Ferito e bloccato al freddo per sette notti in Friuli, Michele: "Non respiravo, avevo un polmone perforato. Non cammino ancora"

Giampaolo Sarti

TRIESTE. È ancora ricoverato all’ospedale di Cattinara Michele Benedet, il trentatreenne triestino che una decina di giorni fa è stato salvato insieme al suo cane Ash dal Soccorso alpino di Udine dopo aver trascorso una settimana all’addiaccio. Il giovane è sopravvissuto al gelo, alla fame e alla sete sui monti della Val Venzonassa, in Friuli, sulle Prealpi Giulie. Era ferito e immobilizzato dai traumi subiti per la caduta nel dirupo di neve e pietre in cui era incappato mentre camminava lungo un sentiero.

Ora il giovane si sta lentamente riprendendo. E mano a mano che trascorrono i giorni appaiono più chiare anche le conseguenze dovute ai colpi subiti nella caduta e a tutto quel tempo trascorso al freddo. I medici confermano la rottura del piede ma non quella delle costole. «Sì – spiega Benedet – in effetti quel dolore fortissimo che sentivo e che mi faceva respirare con difficoltà non erano le costole, ma un polmone perforato, così mi è stato detto.

Ora sembra che la ferita interna si stia rimarginando.
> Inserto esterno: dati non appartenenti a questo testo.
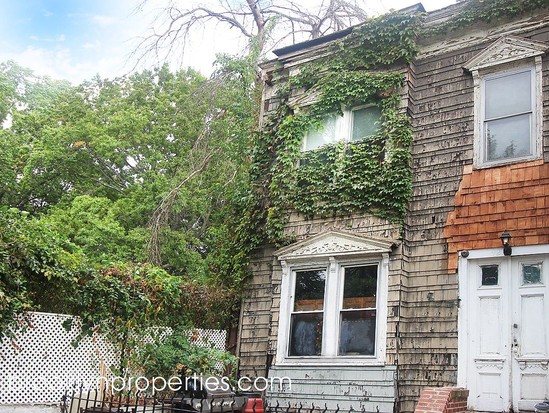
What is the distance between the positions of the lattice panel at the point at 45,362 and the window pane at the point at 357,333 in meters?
4.10

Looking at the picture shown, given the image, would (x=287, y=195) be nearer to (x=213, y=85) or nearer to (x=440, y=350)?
(x=440, y=350)

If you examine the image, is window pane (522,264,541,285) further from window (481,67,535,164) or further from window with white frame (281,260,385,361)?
window with white frame (281,260,385,361)

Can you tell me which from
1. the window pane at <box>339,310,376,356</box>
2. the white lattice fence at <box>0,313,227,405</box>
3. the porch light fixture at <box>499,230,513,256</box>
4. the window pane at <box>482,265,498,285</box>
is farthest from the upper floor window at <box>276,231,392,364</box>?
the white lattice fence at <box>0,313,227,405</box>

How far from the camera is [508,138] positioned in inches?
395

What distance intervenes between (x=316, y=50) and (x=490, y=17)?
139 inches

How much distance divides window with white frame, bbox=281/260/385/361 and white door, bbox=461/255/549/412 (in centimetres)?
153

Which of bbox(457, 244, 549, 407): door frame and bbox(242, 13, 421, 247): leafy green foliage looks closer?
bbox(457, 244, 549, 407): door frame

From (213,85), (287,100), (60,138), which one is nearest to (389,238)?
(287,100)

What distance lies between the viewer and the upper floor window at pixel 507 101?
984cm

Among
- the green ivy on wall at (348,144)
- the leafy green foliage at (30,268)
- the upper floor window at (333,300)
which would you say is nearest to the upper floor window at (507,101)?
the green ivy on wall at (348,144)

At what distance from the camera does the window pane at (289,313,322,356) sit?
10.9 meters

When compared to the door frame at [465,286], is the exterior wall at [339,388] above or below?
below

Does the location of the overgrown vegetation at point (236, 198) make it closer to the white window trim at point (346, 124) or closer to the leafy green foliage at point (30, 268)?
the leafy green foliage at point (30, 268)

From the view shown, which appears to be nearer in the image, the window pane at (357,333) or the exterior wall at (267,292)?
the window pane at (357,333)
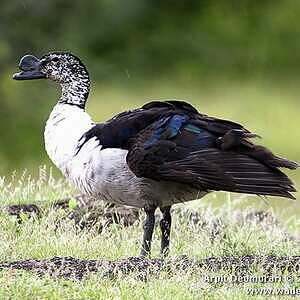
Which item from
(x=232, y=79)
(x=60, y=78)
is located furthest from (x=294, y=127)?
(x=60, y=78)

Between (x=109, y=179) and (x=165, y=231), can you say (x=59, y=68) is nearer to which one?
(x=109, y=179)

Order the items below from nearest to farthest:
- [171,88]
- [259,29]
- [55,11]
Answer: [55,11] → [171,88] → [259,29]

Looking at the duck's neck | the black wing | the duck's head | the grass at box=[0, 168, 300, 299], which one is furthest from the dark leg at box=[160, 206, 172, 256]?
the duck's head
Ma il problema sono i piedi – continua – perché ho avuto un inizio di congelamento. E per questo problema servono altri esami e altre cure. Non dovrei avere conseguenze gravi e permanenti, ma la situazione è in evoluzione. Al momento però non riesco ancora a camminare. Tutto sommato – aggiunge il giovane – posso dire che mi sento meglio, anche perché sento la vicinanza della mia fidanzata e di tutta la mia famiglia. E anche quella dei miei amici che mi fanno avere cose buone da mangiare. Purtroppo a causa del Covid le visite in ospedale non sono possibili, però sento lo stesso la presenza di tutti».
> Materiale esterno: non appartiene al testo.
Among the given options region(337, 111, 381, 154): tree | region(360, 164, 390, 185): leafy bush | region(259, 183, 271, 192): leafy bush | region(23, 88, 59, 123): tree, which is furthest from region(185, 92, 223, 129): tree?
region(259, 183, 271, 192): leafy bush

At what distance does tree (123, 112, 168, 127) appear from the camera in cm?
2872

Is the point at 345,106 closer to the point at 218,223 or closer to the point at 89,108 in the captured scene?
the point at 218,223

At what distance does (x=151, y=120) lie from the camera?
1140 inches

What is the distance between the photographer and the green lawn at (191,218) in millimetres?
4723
In questi giorni di ricovero Michele Benedet ha avuto molto tempo per pensare a quanto gli è successo. «Ho ripensato a come sono caduto e al fatto che ho rischiato veramente la vita. Ricordo che quando ero da solo, al freddo, senza cibo né acqua, mi sono venuti in mente i migranti e le condizioni in cui affrontano le lunghe settimane di cammino per arrivare a Trieste percorrendo la rotta balcanica. Pensando ai miei piedi che si stavano congelando, mi sono venuti in mente loro». I soccorritori avevano rintracciato Benedet nei pressi di una strada forestale, dove il giovane era riuscito a trascinarsi nella speranza che qualcuno prima o poi passasse. Era ricoperto di foglie e da una cartina geografica. Così aveva tentato di scaldarsi. Accanto aveva il cane Ash.
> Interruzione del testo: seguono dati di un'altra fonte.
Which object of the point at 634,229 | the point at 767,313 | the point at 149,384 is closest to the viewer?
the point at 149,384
L’escursionista triestino è sopravvissuto tutti quei giorni mettendo in bocca pezzetti di ghiaccio ricavati da una piccola pozza gelata che si era formata con gli zampilli di un torrente vicino. Un ruscello che il trentatreenne non era però mai riuscito a raggiungere proprio a causa dei traumi riportati nell’incidente. Lo zaino del giovane è stato ritrovato dai soccorritori in questi giorni.